Lay out the records from the line containing "What distance is" through the line containing "58.9 meters", inclusive, as a Markdown table with columns Number and Record line, skipping blank lines.

--- Start ---

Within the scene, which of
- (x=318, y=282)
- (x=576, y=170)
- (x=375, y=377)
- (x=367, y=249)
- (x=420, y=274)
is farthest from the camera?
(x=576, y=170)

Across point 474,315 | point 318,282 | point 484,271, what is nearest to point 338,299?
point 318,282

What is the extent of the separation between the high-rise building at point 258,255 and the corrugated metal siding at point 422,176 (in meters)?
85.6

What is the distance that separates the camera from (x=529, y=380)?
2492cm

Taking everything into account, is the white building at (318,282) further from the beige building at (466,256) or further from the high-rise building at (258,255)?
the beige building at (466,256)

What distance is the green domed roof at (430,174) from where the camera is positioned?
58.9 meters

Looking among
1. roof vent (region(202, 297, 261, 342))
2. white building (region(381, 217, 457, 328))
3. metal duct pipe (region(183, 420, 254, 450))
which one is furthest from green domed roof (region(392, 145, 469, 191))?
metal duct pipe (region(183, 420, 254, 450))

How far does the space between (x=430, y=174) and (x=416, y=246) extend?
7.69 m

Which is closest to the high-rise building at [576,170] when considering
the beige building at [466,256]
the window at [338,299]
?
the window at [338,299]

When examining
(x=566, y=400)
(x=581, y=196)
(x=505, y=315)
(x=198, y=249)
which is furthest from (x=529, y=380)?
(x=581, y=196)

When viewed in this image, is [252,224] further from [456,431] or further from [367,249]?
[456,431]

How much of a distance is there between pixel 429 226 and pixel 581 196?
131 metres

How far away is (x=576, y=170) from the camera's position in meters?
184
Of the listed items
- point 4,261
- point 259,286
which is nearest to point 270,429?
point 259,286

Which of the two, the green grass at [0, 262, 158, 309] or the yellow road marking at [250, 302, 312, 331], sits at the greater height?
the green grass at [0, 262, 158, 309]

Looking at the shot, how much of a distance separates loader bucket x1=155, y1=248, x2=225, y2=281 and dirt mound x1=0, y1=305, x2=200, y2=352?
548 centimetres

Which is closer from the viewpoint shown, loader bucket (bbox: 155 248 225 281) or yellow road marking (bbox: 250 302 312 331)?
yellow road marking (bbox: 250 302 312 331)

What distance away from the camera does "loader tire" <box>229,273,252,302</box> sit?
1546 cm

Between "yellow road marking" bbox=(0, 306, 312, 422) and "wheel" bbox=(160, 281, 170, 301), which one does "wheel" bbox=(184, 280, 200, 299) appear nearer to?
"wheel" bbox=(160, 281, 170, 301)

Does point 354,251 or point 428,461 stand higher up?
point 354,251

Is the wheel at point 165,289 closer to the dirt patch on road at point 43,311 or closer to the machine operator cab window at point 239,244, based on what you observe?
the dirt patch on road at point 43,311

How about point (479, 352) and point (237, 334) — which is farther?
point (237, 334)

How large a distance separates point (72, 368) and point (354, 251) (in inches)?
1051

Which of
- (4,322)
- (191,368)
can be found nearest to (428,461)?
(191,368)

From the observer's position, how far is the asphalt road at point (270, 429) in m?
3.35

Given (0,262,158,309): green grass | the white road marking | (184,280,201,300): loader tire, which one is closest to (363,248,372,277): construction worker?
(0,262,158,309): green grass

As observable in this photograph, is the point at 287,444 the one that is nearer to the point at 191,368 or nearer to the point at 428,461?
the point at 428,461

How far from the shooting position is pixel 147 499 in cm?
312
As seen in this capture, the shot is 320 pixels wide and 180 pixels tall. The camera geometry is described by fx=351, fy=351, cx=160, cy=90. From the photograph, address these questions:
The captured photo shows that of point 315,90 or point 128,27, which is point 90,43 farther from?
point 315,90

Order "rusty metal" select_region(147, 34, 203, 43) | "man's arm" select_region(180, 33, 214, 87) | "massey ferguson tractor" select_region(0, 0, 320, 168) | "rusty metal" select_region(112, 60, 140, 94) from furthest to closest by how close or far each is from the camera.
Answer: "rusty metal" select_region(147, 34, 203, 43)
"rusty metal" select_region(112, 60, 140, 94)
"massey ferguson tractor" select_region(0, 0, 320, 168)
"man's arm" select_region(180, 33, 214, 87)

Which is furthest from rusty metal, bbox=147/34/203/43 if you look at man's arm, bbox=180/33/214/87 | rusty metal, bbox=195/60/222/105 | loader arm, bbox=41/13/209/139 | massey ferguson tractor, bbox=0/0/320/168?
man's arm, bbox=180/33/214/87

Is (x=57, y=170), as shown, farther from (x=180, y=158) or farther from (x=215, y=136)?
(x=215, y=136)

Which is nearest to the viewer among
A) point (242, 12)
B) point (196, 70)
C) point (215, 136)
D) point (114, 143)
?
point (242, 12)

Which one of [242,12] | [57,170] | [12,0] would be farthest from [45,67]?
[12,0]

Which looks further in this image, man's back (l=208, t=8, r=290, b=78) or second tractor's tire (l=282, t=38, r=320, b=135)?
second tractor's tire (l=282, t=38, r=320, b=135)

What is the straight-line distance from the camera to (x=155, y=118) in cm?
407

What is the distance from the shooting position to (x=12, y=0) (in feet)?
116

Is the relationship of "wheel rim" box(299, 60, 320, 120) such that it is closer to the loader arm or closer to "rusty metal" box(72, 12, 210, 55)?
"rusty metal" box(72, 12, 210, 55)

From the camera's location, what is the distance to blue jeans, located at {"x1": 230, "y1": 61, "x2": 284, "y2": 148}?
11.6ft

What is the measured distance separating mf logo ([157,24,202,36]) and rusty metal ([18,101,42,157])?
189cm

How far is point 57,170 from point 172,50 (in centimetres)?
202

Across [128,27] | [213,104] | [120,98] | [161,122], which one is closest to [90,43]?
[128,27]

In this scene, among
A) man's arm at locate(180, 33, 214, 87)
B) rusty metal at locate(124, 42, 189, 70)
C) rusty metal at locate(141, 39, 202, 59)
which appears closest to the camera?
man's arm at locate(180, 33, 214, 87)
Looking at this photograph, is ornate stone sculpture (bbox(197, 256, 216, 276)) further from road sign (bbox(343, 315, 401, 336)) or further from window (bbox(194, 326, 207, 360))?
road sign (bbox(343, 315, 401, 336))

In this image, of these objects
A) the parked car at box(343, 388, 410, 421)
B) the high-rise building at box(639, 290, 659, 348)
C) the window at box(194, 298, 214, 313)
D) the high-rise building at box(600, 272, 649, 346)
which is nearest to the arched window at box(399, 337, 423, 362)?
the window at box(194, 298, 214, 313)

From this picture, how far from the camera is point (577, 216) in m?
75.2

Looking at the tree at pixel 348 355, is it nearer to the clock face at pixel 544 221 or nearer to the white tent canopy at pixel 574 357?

--- End ---

> RESULT OF THE TASK:
| Number | Record line |
|---|---|
| 1 | What distance is the green domed roof at (430,174) from where the camera is positioned? |
| 2 | 58.9 meters |